YAML configuration file schema is described in encoding YAML configuration file schema.

2. Using the API from python

The training dataset can also be encoded to TrainingDML-AI JSON format with Python API.

from pytdml.type import EOTrainingDataset, AI_EOTask, AI_EOTrainingData, AI_SceneLabel, MD_Band, MD_Identifier, NamedValue, CI_Citation, MD_Scope, AI_Labeling, AI_MetricsInLiterature, DataQuality, AI_TDChangeset

# Generate EO training dataset with required and optional fields
dataset = EOTrainingDataset(
    # required fields
    id='...',
    name='...',
    description='...',
    license='...',
    type='AI_EOTrainingDataset',

    # Task definition (at least one required)
    tasks=[
        AI_EOTask(
            id='...',
            task_type='...',
            type='AI_EOTask'
        ),
        ...
    ],

    # Training data (at least one required)
    data=[
        AI_EOTrainingData(
            id='...',
            data_url=['...'],
            labels=[
                AI_SceneLabel(
                    label_class='...',
                    type='AI_SceneLabel'
                ),
               ...
            ],
            type="AI_EOTrainingData"
        ),
        ...
    ],

    # Optional fields
    bands=[
        MD_Band(
           name=[
              MD_Identifier(
                 code='...'
              )
           ]
        ),
       ...
    ],
    extent=[...],
    image_size='...',
    amount_of_training_data=...,
    classes=[
        NamedValue(
            key='...',
            value=...
        ),
        ...
    ],
    classification_schema='...',
    created_time='...',
    data_sources=[
        CI_Citation(
            title='...'
        ),
       ...
    ],
    doi='...',
    keywords=['...', ...],
    number_of_classes=...,
    providers=['...', ...],
    scope=MD_Scope(
        level='...'
    ),
    statistics_info=[
        NamedValue(
            key='...',
            value=...
        ),
        ...
    ],
    updated_time='...',
    version='...',
    labeling=[
        AI_Labeling(
            id='...',
            scope=MD_Scope(
                level='...'
            ),
            type='AI_Labeling'
        ),
        ...
    ],
    metrics_in_LIT=[
        AI_MetricsInLiterature(
            doi='...',
            metrics=[
                NamedValue(
                    key='...',
                    value=...
                ),
                ...
            ]
        ),
       ...
    ],
    quality=[
        DataQuality(
            type='DataQuality',
            scope=MD_Scope(
                level='...'
            )
        ),
       ...
    ],
    changesets=[
        AI_TDChangeset(
            type='AI_TDChangeset',
            id='...',
            change_count=...
        ),
        ...
    ]
)

# Write to JSON file
from pytdml.io import write_to_json

write_to_json(dataset, "eo_dataset.json")

Parsing

The training dataset described with TrainingDML-AI JSON file can be parsed with python API and transformed to PyTorch/TensorFlow dataset.
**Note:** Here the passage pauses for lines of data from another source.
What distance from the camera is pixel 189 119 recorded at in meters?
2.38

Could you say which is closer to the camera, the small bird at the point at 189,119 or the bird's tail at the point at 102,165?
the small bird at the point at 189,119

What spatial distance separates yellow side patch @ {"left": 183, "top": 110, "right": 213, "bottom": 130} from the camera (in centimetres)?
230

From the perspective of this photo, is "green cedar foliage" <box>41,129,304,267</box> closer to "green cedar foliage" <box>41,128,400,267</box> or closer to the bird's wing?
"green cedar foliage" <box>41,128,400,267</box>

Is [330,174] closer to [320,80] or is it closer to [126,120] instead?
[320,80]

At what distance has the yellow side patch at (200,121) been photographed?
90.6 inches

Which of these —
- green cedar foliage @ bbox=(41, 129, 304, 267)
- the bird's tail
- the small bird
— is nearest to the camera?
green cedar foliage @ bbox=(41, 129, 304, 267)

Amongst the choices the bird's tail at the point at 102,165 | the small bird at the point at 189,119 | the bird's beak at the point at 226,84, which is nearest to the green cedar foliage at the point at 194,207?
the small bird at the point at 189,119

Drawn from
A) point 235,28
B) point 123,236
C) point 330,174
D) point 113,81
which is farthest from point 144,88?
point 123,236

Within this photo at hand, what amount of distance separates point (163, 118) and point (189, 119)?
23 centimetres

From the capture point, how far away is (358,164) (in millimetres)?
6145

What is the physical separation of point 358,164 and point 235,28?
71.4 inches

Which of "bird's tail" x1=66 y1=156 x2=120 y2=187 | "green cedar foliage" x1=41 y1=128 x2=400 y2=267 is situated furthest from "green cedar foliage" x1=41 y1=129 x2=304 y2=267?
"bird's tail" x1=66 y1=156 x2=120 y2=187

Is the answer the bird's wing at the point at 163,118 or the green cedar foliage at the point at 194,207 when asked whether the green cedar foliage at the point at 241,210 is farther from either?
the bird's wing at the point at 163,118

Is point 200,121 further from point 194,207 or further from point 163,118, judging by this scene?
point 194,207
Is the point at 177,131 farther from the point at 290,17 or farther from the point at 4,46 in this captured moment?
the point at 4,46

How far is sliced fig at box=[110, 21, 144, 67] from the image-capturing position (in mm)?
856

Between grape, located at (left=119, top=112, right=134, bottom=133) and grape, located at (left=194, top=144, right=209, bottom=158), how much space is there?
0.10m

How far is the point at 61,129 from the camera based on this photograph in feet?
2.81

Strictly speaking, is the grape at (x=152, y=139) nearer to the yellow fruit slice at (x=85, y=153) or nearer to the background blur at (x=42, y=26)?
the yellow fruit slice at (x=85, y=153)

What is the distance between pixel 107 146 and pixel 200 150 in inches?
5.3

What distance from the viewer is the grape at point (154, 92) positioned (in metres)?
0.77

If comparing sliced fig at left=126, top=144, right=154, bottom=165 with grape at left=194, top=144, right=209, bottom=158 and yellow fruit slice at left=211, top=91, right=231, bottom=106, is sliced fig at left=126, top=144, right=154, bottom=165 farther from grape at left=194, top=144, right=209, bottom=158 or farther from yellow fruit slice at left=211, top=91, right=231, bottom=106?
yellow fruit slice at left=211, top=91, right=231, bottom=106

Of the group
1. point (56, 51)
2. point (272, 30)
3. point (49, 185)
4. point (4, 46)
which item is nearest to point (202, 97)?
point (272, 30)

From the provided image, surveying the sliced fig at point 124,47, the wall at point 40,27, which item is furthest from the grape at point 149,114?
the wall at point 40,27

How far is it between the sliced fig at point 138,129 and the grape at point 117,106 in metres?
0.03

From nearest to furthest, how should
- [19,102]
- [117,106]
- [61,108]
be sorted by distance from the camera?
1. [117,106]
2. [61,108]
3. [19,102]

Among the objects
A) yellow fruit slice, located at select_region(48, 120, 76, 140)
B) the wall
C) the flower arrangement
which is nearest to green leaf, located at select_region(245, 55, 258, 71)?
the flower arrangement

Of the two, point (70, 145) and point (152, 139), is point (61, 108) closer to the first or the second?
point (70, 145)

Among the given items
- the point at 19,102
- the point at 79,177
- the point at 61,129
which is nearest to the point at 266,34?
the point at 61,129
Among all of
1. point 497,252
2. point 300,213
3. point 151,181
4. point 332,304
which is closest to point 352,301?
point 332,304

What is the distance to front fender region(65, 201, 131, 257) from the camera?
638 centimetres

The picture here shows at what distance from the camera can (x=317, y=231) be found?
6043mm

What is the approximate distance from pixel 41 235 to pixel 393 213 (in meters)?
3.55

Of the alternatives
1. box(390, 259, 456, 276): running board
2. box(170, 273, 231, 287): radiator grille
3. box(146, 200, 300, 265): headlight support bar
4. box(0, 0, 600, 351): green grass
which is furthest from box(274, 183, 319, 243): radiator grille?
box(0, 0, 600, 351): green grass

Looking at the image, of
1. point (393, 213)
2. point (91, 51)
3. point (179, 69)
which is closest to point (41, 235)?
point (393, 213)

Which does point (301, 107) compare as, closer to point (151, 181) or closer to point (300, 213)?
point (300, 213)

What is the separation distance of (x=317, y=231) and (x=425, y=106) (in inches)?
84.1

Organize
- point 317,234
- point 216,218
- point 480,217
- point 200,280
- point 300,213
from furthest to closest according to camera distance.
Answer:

Read TrainingDataset object from JSON file

import pytdml.io

training_dataset = pytdml.io.read_from_json("dataset.json")  # read from TDML json file
print("Load training dataset: " + training_dataset.name)
print("Number of training samples: " + str(training_dataset.amount_of_training_data))
print("Number of classes: " + str(training_dataset.number_of_classes))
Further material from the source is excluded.